Afghanistan 'at a crossroads', US warned
Afghanistan risks sliding into a failed state and becoming the “forgotten war” because of deteriorating international support and a growing violent insurgency, according to an independent US study.
The report was co-chaired by retired US Marine Corps General James Jones and a former US ambassador to the United Nations, Thomas Pickering and is due to be published today.
“Afghanistan stands at a crossroads,” concludes the study.
“The progress achieved after six years of international engagement is under serious threat from resurgent violence, weakening international resolve, mounting regional challenges and a growing lack of confidence on the part of the Afghan people about the future direction of their country.”
A major issue has been trying to win the war with “too few military forces and insufficient economic aid”, the study adds.

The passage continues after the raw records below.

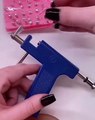 Girl Attempts To Pierce Her Ears With Piercing Gun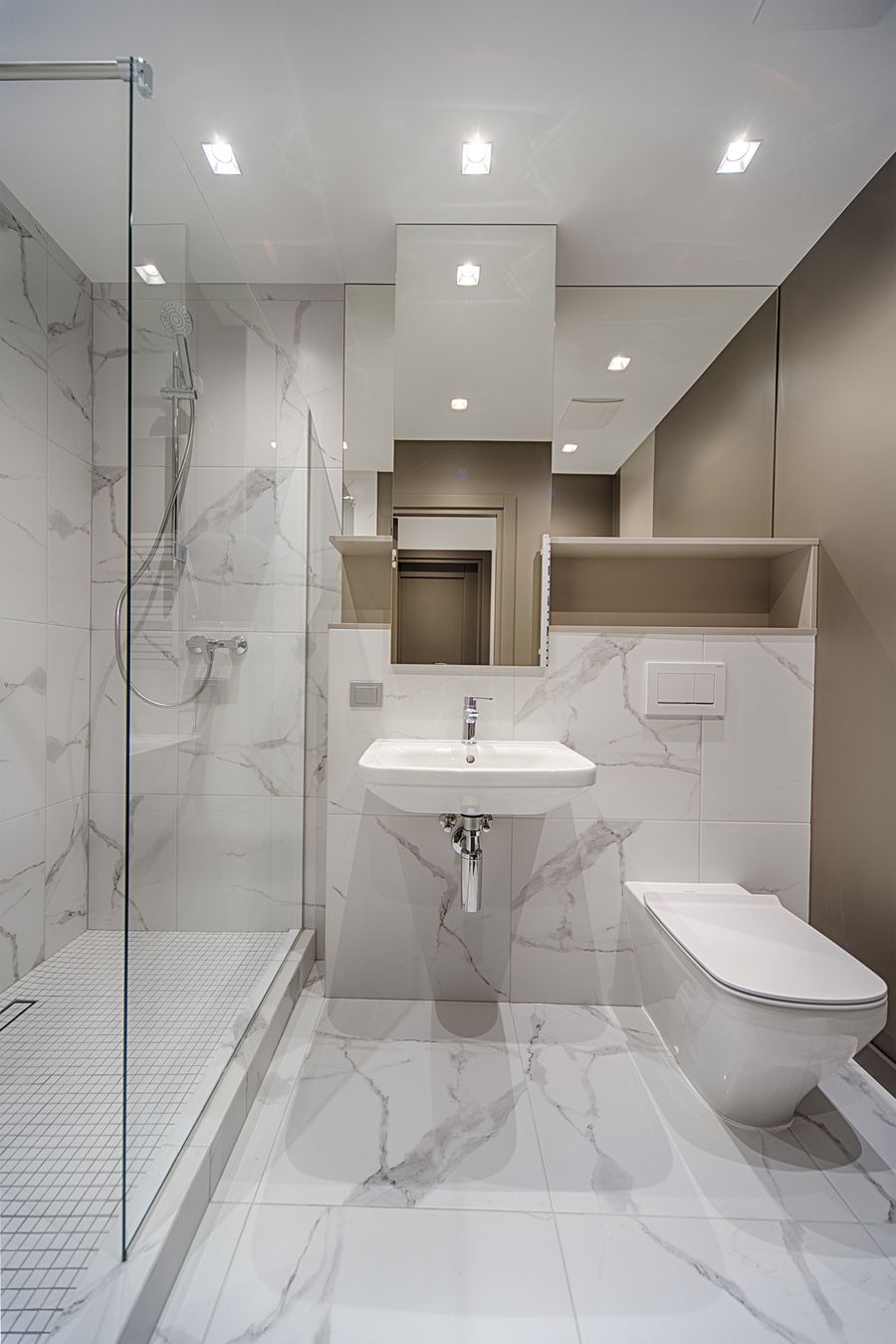 Marble-clad hotel bathroom
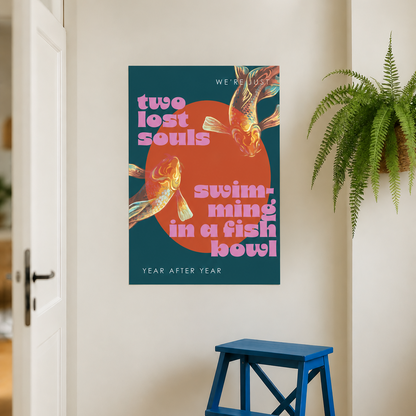 A retro-style poster featuring two goldfish swimming in a fish bowl with the text 'two lost souls swim-ming in a fish bowl' and 'YEAR AFTER YEAR', displayed on a beige wall in a hallway next to a blue step stool and a green potted plant.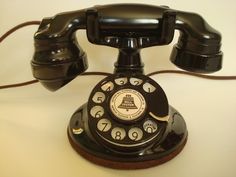 an old - fashioned telephone is sitting on a table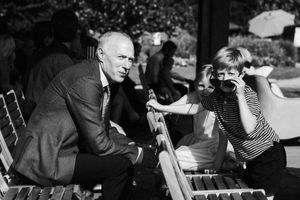Two people conversing outdoors on wooden chairs in black and white vintage photograph.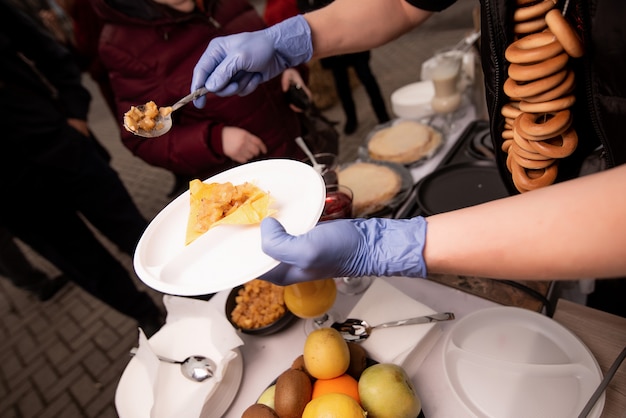 Hände Köche in blauen Handschuhen halten einen Teller Pfannkuchen und verhängen eine Füllung. Pfannkuchenwoche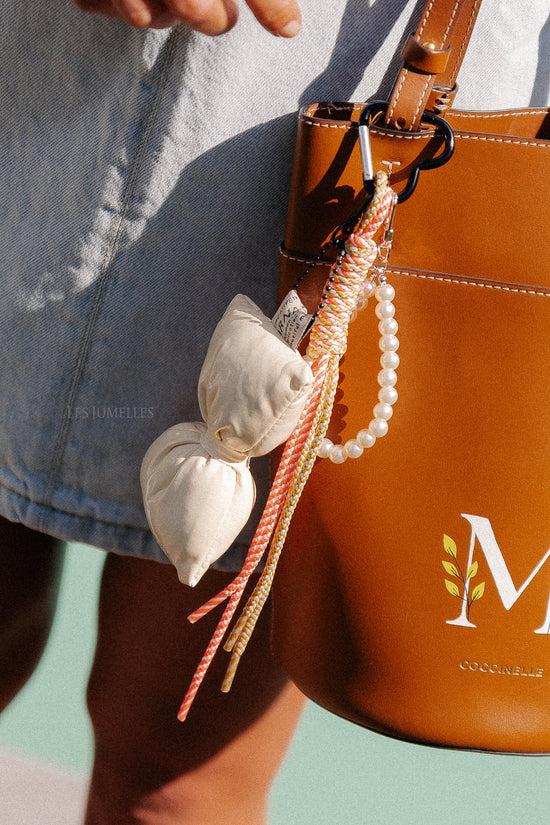 Les Jumelles Sleutelhanger Met Strik In Ecru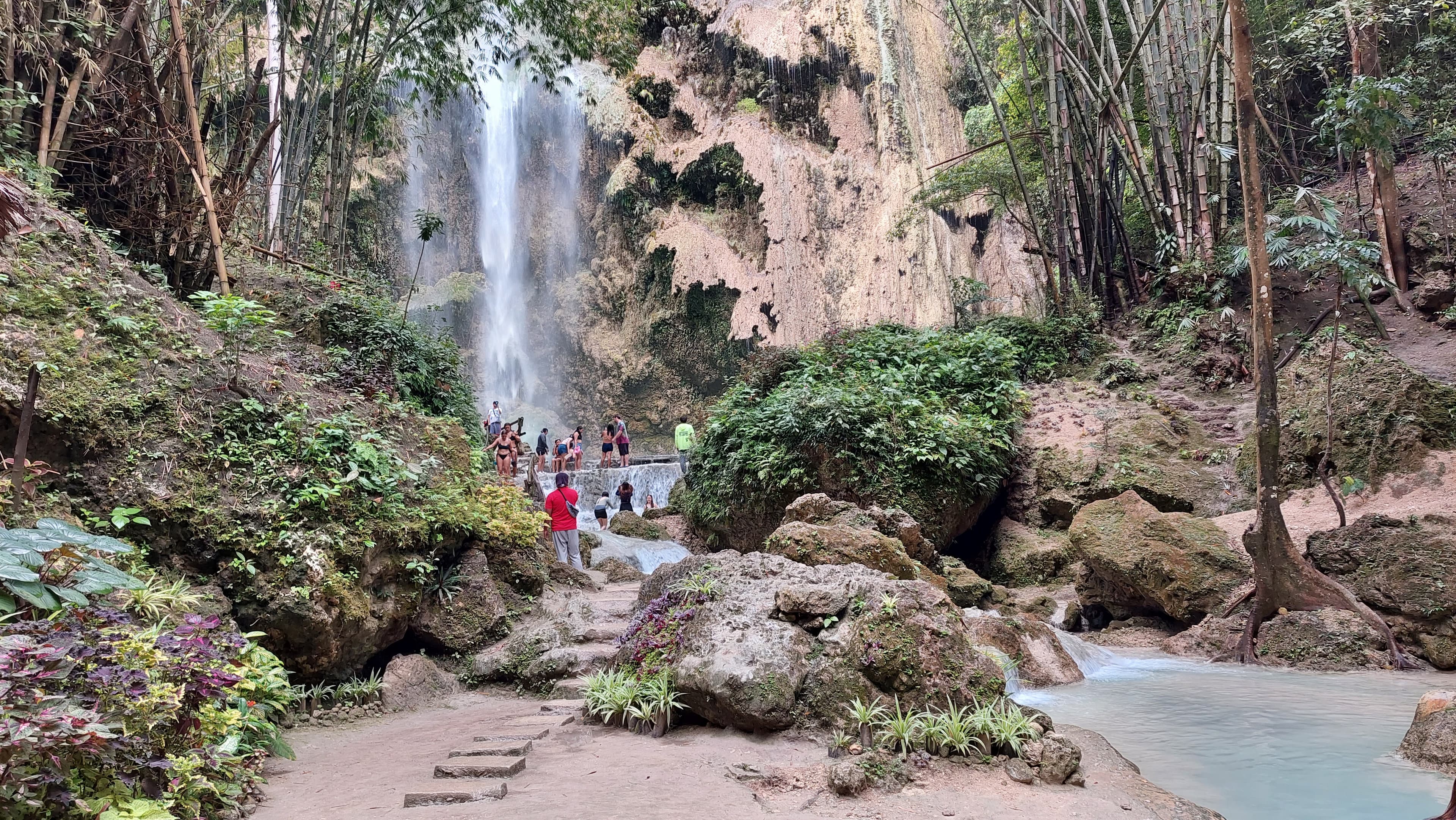 Wide curtain of water falling into a shallow pool at Tumalog Falls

The group makes nearly three dozen recommendations including calls for an increase in NATO force levels and military equipment sent to Afghanistan.
It also suggests the US management of the Iraq and Afghanistan wars should be decoupled and that a special envoy should be appointed to coordinate all US policy on Afghanistan.
It also recommends a unified strategy among partner nations to stabilise the country in five years.
US Defence Secretary Robert Gates said he was not familiar with the study’s findings, but he struck a more optimistic tone on Afghanistan’s future.
“I would say that the security situation is good,” Gates said. “We want to make sure it gets better, and I think there’s still a need to coordinate civil reconstruction, the economic development side of it.”
Gates said more troops are needed in Afghanistan, but “certainly not ours”.
When asked how many more NATO troops might be needed, he said that number should be determined by ground commanders.
The Jones-Pickering assessment, set for public release today, says the United States should rethink its military and economic strategy in Afghanistan in large part because of deteriorating support among voters in NATO countries.
If international forces are pulled out, the fragile Afghan government would “likely fall apart,” the report warns.
The study was a voluntary effort coordinated by the Centre for the Study of the Presidency, a non-partisan organisation in Washington, as a follow-on to the Iraq Study Group.
That study group was a congressionally mandated blue-ribbon panel, the first major bipartisan assessment on the Iraq war since the 2003 invasion.
According to the report, the centre decided to initiate the study after Iraq Study Group discussions made clear that Afghanistan was at risk of becoming “the forgotten war”.
“Participants and witnesses pointed to the danger of losing the war in Afghanistan unless a reassessment took place of the effort being undertaken in that country by the United States, NATO and the international community,” the study states.